Jobs are not necessarily started in (shuffled) queue order. If a job cannot be started (because of resource shortage), further jobs in the queue are considered. Even if the scheduler decides to start a job in a given scheduling cycle, that decision may be reversed later in that cycle after consideration of (larger) jobs further down the queue. If a job is bypassed in a cycle, its score will be enhanced in later cycles. In particular, the expansion factor of jobs starting "late" (or "early") is modified to, in some sense, reflect when the job was scheduled to start.
The overall intent is to avoid any job "starving", i.e. be stranded in the queued state for an excessive time. Eventually the jobs score will be such that it must start. The combination of time dependent job scores and job preemption allows the scheduler greater flexibility in utilizing resources and still ensure that all jobs will start within a reasonable "window" around the time when they become eligible to run.
ChargingProjects are awarded grants in terms of Service Units (SUs) which is equivalent to 1 hour of dedicated access to 1 cpu at normal priority. So the factors determining the charge incurred by a job are the wallclock time for which it was in the running state, the number of cpus requested (as opposed to used!) and the queue in which it ran.
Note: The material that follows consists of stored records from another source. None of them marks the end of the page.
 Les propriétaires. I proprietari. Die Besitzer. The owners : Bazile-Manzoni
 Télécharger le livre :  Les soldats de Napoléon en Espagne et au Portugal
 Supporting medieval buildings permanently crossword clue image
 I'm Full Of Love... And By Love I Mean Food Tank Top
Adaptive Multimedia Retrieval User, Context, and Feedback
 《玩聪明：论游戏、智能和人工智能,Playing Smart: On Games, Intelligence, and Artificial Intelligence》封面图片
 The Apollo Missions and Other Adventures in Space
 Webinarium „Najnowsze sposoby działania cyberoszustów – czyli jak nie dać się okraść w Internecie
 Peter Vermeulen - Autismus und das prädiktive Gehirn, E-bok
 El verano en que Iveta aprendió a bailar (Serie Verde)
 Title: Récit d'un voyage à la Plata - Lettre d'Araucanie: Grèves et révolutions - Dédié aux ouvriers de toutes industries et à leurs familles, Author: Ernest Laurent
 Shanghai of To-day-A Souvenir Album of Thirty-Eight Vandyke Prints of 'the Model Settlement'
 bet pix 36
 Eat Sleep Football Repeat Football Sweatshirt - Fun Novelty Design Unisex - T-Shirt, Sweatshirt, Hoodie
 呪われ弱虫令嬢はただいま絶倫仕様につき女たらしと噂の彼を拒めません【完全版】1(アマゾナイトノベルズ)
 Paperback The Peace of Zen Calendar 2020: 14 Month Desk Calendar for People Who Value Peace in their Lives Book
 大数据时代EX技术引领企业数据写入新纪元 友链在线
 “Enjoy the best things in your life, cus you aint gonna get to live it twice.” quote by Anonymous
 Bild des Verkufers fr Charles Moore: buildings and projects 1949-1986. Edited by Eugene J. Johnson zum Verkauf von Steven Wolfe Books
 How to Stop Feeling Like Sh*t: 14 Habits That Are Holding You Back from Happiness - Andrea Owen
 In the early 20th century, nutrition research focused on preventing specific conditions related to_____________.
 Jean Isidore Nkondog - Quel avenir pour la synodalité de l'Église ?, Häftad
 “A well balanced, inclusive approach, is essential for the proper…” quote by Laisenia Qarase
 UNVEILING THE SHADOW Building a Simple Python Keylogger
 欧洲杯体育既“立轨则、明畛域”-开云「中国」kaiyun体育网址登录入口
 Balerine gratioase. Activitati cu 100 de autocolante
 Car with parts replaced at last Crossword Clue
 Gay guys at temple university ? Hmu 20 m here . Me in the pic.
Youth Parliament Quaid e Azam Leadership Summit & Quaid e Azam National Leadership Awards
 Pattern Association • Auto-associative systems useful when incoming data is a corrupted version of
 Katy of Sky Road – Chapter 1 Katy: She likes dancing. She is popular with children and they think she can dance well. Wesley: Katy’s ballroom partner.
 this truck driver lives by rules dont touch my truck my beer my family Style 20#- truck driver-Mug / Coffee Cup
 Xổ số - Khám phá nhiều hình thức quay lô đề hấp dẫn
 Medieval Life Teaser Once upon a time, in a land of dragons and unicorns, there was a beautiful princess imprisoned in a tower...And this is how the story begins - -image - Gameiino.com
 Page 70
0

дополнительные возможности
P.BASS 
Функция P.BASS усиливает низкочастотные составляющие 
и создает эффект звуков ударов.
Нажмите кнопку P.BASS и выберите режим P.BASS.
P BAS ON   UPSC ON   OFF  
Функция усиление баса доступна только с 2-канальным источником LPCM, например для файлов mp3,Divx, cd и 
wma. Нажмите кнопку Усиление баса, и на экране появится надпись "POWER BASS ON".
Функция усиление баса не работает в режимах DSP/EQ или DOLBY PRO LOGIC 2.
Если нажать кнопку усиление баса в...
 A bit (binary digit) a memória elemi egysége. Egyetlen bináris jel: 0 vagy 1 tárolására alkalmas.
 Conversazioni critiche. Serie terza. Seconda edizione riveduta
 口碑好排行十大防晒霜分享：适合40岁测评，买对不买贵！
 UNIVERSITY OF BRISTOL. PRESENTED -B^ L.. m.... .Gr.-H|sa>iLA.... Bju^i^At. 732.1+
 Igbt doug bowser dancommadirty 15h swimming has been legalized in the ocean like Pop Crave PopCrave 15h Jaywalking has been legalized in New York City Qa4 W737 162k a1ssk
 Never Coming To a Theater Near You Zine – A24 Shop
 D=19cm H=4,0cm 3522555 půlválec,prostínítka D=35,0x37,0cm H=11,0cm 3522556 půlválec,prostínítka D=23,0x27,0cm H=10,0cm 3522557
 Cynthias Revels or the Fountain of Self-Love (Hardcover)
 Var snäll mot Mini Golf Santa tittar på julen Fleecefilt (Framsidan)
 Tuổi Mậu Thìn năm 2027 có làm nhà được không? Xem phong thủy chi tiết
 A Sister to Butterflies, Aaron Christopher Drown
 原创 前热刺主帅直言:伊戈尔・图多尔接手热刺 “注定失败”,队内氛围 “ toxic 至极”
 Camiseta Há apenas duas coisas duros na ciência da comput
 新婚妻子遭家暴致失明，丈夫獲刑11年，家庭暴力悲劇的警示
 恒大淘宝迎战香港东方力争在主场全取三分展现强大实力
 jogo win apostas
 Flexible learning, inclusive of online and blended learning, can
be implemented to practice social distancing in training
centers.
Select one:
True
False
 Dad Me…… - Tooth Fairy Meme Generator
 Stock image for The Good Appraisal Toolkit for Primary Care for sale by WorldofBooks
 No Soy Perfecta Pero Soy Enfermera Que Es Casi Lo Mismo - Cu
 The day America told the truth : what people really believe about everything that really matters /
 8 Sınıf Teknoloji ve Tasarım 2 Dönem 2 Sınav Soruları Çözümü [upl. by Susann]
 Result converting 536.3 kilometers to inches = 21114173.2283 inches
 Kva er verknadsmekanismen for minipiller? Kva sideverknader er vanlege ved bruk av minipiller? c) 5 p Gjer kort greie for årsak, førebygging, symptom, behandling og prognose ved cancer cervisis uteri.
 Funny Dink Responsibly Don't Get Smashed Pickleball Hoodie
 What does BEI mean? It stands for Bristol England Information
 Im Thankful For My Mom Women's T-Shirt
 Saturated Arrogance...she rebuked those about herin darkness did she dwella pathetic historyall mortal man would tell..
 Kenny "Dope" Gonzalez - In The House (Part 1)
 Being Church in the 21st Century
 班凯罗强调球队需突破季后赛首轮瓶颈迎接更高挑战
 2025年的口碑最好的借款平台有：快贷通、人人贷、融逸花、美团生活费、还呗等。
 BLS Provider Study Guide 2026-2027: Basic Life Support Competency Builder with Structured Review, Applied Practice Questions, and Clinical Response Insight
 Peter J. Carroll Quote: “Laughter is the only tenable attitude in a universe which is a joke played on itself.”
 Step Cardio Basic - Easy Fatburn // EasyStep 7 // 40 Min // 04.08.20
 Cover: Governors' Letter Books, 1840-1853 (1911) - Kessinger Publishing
The question arises as to whether wallclock time charging is fair since system bandwidths are shared possibly leading to degraded parformance. The (not entirely satisfactory) answer is that cputime is also adversely affected by shared memory and network bandwidth (often by more than 20%!) to the same degree. Wallclock time charging has the advantage of much more accurately reflecting parallel use of the system.
It is not widely recognized that dedicated cpus are often essential to efficiently supporting the fine-grained parallelism, both in message passing models (eg. MPI) and shared memory threaded models (eg. OpenMP). The "task-spinning" implicit during communication in high performance implementations coupled with a frequency of synchronization much greater than that of process context switches makes uninterrupted cpu access mandatory for reasonable performance. For example on N cpus, an OpenMP job of greater than N threads can run factors of 2 or 3 times slower than on N threads!
As an aside, this is the reason why jobs are constrained to processor sets or cpusets. These are operating system constructs to fence job processes on to specified subsets of a node cpus. Their use ensures that the user "doing the right" by requesting sufficient cpus is not affected by jobs which try to use more cpus than allocated.
(1). Note that it is posible to gain interactive access to batch nodes via interactive use under PBS.